WHAT IS REQUIRED:
In the records below, locate the line containing "What distance from the viewer", then output that line and all later lines exactly, through the last one.
==== INPUT ROWS
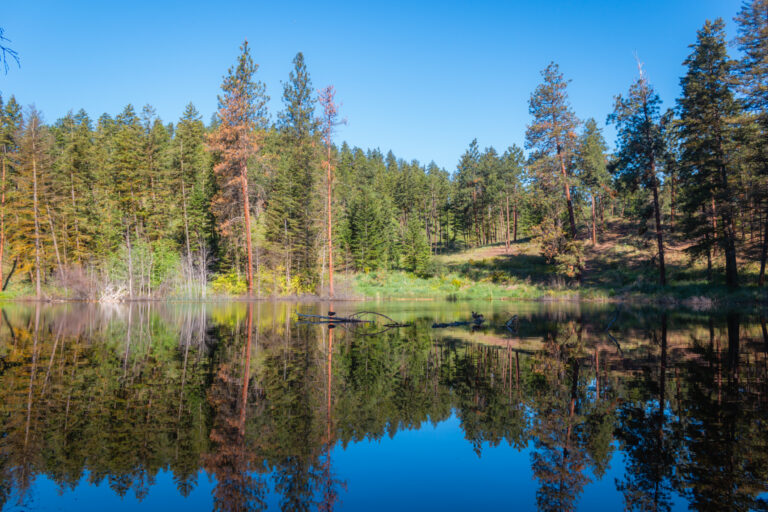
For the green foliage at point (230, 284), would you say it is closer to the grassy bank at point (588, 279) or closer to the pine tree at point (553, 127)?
the grassy bank at point (588, 279)

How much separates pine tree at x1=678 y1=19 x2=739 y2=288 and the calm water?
20814mm

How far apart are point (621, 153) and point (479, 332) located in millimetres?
27170

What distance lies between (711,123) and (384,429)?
33.0m

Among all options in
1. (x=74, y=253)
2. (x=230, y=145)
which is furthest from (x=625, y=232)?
(x=74, y=253)

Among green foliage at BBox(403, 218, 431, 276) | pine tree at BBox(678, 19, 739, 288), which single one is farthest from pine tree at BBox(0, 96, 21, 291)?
pine tree at BBox(678, 19, 739, 288)

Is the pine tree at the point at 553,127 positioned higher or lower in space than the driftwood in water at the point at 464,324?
higher

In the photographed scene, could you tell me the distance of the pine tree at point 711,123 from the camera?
26406 millimetres

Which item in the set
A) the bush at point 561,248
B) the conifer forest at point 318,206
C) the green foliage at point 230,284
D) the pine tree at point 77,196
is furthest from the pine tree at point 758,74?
the pine tree at point 77,196

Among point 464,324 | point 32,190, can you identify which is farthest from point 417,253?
point 32,190

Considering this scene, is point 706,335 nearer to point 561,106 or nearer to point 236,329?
point 236,329

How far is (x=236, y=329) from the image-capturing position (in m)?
15.6

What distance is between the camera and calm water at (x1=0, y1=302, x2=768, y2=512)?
3945mm

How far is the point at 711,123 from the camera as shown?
27.6 metres

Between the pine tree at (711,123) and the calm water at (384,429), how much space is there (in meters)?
20.8
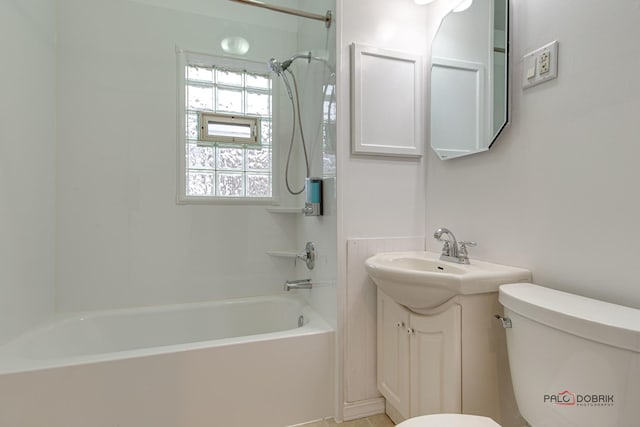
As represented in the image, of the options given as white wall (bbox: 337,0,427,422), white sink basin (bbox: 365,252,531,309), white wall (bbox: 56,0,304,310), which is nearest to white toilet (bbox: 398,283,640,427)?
white sink basin (bbox: 365,252,531,309)

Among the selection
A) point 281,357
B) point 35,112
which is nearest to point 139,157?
point 35,112

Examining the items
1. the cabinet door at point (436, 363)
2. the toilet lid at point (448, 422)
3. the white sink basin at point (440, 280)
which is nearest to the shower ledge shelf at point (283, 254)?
the white sink basin at point (440, 280)

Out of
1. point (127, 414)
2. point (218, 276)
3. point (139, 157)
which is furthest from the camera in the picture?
point (218, 276)

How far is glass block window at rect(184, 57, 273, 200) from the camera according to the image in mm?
2141

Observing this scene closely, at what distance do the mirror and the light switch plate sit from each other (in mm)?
72

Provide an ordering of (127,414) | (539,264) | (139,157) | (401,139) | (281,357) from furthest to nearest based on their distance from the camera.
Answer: (139,157), (401,139), (281,357), (127,414), (539,264)

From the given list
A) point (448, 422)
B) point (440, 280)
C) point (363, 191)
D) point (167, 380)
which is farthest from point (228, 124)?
point (448, 422)

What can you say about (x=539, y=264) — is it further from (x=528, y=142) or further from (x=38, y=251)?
(x=38, y=251)

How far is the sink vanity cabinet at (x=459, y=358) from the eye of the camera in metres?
1.08

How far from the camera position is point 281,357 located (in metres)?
1.44

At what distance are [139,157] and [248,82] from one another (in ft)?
3.09

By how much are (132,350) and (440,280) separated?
4.44ft

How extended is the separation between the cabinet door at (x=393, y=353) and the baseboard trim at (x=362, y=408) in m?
0.11

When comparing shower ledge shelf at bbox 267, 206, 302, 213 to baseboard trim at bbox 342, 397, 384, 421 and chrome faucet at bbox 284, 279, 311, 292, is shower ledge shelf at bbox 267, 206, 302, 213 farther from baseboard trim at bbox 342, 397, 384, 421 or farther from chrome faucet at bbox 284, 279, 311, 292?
baseboard trim at bbox 342, 397, 384, 421
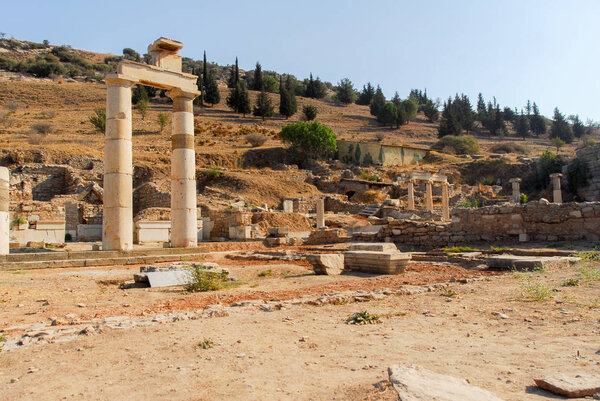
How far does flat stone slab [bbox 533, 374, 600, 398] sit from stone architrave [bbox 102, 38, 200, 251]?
12579mm

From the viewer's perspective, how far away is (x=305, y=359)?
3.76 meters

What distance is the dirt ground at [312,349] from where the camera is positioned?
3131mm

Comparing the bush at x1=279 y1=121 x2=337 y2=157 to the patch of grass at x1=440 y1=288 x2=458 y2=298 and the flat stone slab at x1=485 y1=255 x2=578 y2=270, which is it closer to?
the flat stone slab at x1=485 y1=255 x2=578 y2=270

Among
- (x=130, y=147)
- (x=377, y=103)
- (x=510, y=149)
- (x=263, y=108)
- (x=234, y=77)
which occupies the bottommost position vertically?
(x=130, y=147)

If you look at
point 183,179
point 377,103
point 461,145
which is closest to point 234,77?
point 377,103

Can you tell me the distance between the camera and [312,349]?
4066 millimetres

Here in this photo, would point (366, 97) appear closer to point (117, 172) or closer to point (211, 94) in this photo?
point (211, 94)

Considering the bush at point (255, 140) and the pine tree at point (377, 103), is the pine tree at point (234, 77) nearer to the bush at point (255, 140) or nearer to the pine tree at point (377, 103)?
the bush at point (255, 140)

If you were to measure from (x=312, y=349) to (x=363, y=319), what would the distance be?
1172mm

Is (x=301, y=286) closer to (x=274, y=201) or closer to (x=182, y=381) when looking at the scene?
(x=182, y=381)

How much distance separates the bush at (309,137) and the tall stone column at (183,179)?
34746 mm

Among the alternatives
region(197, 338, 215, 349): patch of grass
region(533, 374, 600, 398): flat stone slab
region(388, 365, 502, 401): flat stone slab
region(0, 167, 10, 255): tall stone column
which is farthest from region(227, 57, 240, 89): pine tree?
region(533, 374, 600, 398): flat stone slab

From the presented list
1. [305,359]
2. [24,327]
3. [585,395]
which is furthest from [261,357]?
[24,327]

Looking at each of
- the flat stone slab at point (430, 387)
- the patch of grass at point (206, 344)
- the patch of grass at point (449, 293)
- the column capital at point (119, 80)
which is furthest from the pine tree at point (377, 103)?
the flat stone slab at point (430, 387)
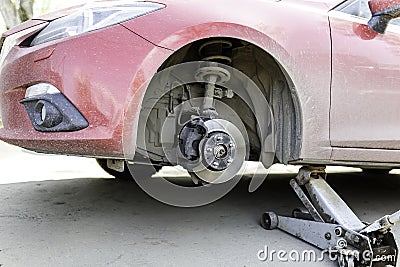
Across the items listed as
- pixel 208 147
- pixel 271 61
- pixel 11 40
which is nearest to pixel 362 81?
pixel 271 61

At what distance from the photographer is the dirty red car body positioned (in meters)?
1.91

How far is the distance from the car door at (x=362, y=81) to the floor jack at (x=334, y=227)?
11.8 inches

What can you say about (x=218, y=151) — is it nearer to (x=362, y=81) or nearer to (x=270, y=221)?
(x=270, y=221)

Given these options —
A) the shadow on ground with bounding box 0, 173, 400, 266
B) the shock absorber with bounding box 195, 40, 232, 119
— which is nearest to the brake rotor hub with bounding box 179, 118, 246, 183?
the shock absorber with bounding box 195, 40, 232, 119

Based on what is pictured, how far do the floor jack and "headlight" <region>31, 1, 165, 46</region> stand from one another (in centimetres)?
126

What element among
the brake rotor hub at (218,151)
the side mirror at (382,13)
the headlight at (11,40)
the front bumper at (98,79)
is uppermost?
the side mirror at (382,13)

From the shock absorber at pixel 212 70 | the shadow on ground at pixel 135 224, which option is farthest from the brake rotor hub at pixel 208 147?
the shadow on ground at pixel 135 224

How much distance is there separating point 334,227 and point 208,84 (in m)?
0.98

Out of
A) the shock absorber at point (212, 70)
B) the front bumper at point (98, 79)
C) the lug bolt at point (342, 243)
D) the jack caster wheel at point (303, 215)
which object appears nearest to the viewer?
the front bumper at point (98, 79)

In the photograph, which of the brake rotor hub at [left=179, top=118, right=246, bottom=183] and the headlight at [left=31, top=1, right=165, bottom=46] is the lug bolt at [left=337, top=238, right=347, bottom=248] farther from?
the headlight at [left=31, top=1, right=165, bottom=46]

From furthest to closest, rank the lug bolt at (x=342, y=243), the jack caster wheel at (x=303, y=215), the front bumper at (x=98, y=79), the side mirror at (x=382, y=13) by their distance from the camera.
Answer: the jack caster wheel at (x=303, y=215) < the side mirror at (x=382, y=13) < the lug bolt at (x=342, y=243) < the front bumper at (x=98, y=79)

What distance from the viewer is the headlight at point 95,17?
6.57 ft

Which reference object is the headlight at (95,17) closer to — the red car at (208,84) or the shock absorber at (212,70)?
the red car at (208,84)

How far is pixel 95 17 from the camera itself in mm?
2043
========
OUTPUT FOR THIS TASK:
What distance from the viewer is the headlight at point 95,17?
6.57 ft

Which reference object is the headlight at (95,17) closer to — the red car at (208,84) or the shock absorber at (212,70)?
the red car at (208,84)

How far is pixel 95 17 from the camera itself in mm?
2043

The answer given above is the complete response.